Olympische Winterspiele in Peking Diskussion um Olympiaboykott: "Deutschland steht unglaublich schwach da"

Stand: 21.01.2022 16:15 Uhr

Peter Dahlin ist Direktor und Mitbegründer der Menschenrechtsorganisation “Safeguard Defenders”, die auch in China aktiv ist. Im Gespräch mit Sport inside spricht er über die Boykott-Diskussion anlässlich der Winterspiele in Peking, die zögerliche Haltung Deutschlands und das Verhältnis des IOC zu China.

Herr Dahlin, je näher die Olympischen Winterspiele in Peking rücken, desto lauter wird die Kritik, vor allem wegen der Menschenrechtssituation. Wie steht es um die Menschenrechte in China?

Peter Dahlin: Seit den Olympischen Sommerspielen 2008 sehen wir eine stetige Verschlechterung in allen Bereichen, die mit den grundlegenden Menschenrechten zu tun haben. Die Situation hat sich in den letzten Jahren insofern verschlechtert, als nicht mehr nur gegen Menschrechtsaktivisten, sondern gegen viele Bereiche der zivilen Gesellschaft vorgegangen wird.

Können Sie das weiter ausführen?

Dahlin: Zunächst wurde vor ein paar Jahren der Begriff "Zivilgesellschaft" verboten und durch "öffentliche Gesellschaft" ersetzt. Alles was die Führung als Zivilgesellschaft ansieht, findet ihrem Verständnis nach, außerhalb der Partei und des Staates statt und stellt für sie deshalb eine potenzielle Bedrohung dar. Gerade nach weltweiten Protesten und Revolutionen möchte die Regierung jede Form der zivilen Organisation zerschlagen.

Auch Sie wurden 2016 als eine Bedrohung für die Kommunistische Partei angesehen und inhaftiert. Erzählen Sie uns bitte von ihrer Inhaftierung.

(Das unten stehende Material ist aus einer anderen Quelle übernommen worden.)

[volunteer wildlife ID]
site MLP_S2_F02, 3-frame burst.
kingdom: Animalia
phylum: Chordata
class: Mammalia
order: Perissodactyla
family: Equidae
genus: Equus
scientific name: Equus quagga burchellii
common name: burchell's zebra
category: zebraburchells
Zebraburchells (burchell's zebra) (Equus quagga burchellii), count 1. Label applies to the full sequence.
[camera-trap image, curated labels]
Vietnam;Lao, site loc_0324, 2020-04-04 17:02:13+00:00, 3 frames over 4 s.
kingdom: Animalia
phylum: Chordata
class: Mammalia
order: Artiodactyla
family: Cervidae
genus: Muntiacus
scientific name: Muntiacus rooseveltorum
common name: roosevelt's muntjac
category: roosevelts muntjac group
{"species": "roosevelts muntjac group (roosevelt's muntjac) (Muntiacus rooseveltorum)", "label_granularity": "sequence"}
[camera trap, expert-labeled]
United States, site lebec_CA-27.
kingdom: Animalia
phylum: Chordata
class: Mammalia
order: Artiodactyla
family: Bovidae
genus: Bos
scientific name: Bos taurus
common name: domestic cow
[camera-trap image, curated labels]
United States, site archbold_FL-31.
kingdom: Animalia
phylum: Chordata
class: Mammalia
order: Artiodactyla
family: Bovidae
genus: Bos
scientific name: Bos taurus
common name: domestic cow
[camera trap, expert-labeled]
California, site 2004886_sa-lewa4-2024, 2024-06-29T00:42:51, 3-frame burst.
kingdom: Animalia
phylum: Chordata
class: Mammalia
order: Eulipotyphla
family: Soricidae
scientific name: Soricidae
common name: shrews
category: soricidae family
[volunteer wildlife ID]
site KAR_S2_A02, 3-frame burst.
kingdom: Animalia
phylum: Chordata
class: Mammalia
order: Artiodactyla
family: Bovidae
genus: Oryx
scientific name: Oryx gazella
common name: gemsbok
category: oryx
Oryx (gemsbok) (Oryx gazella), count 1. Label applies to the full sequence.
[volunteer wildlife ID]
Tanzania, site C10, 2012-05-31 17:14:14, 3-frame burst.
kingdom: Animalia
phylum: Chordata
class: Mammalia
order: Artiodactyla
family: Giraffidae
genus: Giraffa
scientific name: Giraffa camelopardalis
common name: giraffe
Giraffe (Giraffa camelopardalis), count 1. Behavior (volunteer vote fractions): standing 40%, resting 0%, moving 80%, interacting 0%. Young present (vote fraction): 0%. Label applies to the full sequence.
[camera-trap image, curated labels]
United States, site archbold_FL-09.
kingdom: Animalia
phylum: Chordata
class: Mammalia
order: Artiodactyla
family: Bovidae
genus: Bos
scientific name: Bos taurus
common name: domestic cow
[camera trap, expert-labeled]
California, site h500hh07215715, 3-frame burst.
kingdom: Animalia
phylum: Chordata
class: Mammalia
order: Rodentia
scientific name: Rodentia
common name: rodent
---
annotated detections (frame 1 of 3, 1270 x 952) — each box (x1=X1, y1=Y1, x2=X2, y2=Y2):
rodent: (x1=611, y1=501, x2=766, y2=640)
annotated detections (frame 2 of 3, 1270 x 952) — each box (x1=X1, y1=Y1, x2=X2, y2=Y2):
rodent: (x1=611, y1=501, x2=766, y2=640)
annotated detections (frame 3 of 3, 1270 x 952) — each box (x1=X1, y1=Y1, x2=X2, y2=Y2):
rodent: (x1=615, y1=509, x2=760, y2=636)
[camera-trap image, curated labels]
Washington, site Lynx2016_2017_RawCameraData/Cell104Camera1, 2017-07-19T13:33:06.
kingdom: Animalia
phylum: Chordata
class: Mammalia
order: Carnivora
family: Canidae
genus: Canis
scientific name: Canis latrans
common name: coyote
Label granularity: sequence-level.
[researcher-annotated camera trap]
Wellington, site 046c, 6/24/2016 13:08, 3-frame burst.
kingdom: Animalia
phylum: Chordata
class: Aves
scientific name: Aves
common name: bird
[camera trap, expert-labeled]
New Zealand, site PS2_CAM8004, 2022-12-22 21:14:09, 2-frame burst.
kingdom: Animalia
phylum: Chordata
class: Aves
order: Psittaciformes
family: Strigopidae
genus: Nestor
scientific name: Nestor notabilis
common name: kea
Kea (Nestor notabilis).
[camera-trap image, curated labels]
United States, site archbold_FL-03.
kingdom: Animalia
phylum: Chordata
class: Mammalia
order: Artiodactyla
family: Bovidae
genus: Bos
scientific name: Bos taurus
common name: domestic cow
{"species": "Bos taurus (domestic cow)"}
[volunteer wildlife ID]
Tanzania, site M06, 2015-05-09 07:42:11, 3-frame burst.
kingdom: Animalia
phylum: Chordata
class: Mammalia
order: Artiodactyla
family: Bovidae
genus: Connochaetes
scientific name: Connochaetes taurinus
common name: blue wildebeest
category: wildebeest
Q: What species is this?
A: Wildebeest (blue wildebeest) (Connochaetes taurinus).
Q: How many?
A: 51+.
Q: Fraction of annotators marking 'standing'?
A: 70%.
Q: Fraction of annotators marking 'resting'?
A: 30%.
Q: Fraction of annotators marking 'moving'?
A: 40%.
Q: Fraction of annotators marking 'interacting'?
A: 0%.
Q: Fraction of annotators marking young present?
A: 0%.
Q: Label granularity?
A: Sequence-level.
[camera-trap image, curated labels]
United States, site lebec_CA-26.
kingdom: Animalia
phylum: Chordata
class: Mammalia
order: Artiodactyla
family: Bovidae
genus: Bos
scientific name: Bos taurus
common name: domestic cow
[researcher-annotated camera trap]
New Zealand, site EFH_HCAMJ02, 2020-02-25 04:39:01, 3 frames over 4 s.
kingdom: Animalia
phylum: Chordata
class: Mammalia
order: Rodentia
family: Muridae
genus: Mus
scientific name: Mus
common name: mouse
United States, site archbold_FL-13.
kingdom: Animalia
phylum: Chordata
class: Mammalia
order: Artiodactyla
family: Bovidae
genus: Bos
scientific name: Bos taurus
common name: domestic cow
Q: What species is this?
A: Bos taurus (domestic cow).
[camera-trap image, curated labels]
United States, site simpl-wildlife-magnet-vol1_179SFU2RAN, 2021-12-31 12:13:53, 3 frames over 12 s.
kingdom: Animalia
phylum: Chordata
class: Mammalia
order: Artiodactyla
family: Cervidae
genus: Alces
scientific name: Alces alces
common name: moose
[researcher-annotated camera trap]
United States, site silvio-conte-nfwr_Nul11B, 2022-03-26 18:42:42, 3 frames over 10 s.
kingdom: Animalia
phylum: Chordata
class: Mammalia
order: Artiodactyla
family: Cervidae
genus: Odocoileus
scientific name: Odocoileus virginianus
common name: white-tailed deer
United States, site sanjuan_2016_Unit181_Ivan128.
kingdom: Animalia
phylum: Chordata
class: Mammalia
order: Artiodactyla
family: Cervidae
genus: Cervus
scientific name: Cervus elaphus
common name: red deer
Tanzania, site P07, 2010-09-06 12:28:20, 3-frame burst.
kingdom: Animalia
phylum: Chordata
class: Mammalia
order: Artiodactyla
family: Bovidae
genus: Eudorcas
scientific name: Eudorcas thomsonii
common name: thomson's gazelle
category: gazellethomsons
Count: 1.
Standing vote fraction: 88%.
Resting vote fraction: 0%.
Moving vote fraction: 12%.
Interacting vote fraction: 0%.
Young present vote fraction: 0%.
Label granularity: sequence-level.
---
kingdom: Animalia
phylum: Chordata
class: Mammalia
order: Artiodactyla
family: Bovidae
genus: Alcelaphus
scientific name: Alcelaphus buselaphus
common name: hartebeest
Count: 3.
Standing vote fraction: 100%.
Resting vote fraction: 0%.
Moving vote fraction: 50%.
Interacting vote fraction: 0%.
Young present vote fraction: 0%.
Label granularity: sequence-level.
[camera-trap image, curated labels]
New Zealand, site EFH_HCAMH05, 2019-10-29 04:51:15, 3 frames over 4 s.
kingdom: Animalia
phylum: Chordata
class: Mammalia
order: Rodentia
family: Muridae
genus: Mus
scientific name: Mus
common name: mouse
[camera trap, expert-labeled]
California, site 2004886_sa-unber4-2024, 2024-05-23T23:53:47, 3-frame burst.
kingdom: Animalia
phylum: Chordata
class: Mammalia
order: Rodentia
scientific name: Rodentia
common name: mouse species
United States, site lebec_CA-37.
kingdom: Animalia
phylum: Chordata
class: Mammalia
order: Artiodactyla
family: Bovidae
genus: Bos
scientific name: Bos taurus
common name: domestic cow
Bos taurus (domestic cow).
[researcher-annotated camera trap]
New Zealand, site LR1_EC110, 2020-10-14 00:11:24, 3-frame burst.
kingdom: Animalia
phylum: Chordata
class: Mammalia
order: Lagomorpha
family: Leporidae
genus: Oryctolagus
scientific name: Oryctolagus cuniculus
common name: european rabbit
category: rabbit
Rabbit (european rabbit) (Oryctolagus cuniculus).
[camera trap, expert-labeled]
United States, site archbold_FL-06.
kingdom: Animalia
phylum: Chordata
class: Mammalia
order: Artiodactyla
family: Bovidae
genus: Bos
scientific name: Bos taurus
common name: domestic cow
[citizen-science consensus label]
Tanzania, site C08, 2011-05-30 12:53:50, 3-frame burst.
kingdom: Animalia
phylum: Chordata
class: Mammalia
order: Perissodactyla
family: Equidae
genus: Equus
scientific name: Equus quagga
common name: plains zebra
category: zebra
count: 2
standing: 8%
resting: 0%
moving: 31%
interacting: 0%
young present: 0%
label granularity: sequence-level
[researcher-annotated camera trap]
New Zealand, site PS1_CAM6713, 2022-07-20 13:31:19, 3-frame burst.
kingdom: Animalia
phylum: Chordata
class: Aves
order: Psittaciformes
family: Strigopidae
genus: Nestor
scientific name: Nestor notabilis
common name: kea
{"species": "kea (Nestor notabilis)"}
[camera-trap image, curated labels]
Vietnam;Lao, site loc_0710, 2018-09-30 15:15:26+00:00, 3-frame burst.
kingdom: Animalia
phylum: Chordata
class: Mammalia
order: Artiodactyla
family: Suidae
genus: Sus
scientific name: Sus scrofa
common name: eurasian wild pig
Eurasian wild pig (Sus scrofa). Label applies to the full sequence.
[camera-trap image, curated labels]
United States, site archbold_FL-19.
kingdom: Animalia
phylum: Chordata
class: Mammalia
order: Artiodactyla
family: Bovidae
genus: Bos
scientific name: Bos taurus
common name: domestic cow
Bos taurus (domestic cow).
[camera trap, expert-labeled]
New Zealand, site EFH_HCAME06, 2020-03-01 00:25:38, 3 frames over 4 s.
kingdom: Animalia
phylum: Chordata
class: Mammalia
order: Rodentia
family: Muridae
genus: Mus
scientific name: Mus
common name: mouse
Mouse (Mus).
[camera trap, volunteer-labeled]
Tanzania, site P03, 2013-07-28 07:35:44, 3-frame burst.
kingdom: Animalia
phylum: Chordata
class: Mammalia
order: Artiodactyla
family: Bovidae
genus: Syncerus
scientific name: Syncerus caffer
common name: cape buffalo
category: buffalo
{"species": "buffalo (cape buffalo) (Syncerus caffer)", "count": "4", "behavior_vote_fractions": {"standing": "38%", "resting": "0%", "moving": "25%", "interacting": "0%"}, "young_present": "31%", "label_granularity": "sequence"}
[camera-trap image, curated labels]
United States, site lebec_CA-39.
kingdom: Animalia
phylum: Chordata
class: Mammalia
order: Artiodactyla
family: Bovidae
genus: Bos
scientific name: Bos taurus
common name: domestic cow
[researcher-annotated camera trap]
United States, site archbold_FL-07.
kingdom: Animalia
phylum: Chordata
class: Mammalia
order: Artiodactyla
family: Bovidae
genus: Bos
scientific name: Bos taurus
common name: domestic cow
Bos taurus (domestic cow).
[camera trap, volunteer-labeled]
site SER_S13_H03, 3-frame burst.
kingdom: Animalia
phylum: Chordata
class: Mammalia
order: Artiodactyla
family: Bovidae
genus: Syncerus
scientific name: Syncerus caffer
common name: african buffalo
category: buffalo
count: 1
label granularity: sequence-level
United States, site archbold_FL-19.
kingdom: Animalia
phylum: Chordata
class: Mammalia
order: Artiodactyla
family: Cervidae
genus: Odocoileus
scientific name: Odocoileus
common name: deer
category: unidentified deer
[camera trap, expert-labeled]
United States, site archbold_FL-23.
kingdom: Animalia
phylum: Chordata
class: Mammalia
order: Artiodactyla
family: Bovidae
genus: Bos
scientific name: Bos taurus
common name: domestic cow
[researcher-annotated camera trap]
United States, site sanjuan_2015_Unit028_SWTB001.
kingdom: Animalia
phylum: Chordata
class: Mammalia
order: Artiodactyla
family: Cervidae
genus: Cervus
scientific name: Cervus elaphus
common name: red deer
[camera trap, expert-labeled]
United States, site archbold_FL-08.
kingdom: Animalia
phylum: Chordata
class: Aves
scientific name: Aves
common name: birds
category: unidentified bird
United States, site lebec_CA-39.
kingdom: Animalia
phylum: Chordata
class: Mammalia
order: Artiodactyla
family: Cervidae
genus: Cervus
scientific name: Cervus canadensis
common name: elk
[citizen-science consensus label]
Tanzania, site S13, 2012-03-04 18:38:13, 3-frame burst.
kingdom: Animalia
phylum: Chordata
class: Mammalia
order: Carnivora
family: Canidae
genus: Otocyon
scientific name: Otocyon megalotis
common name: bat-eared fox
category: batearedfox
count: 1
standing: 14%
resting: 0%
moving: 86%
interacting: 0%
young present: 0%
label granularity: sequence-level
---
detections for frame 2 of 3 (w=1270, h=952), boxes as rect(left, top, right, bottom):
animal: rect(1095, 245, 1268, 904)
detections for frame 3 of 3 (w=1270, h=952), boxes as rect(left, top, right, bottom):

Dahlin: Nun, ich wurde nie im klassischen Sinne verhaftet, wurde nie angeklagt oder war Teil eines gerichtlichen Prozesses. Stattdessen wurde ich in ein sogenanntes "schwarzes Gefängnis" gesteckt, in denen das Regime Dissidenten verschwinden lässt – ein massiv wachsendes System der strafrechtlichen Willkür. Es richtet sich gegen alles, das als parteifeindlich angesehen wird und steht beispielhaft  für den Zusammenbruch des Justizsystems. Ich wurde einen Monat in Einzelhaft, in einer gepolsterten Selbstmordzelle, festgehalten und kam nur aufgrund großen diplomatischen Drucks frei.

"Ein diplomatischer Boykott wird die Spiele natürlich nicht verhindern"

Inwiefern hat diese Erfahrung Ihre Wahrnehmung von China verändert?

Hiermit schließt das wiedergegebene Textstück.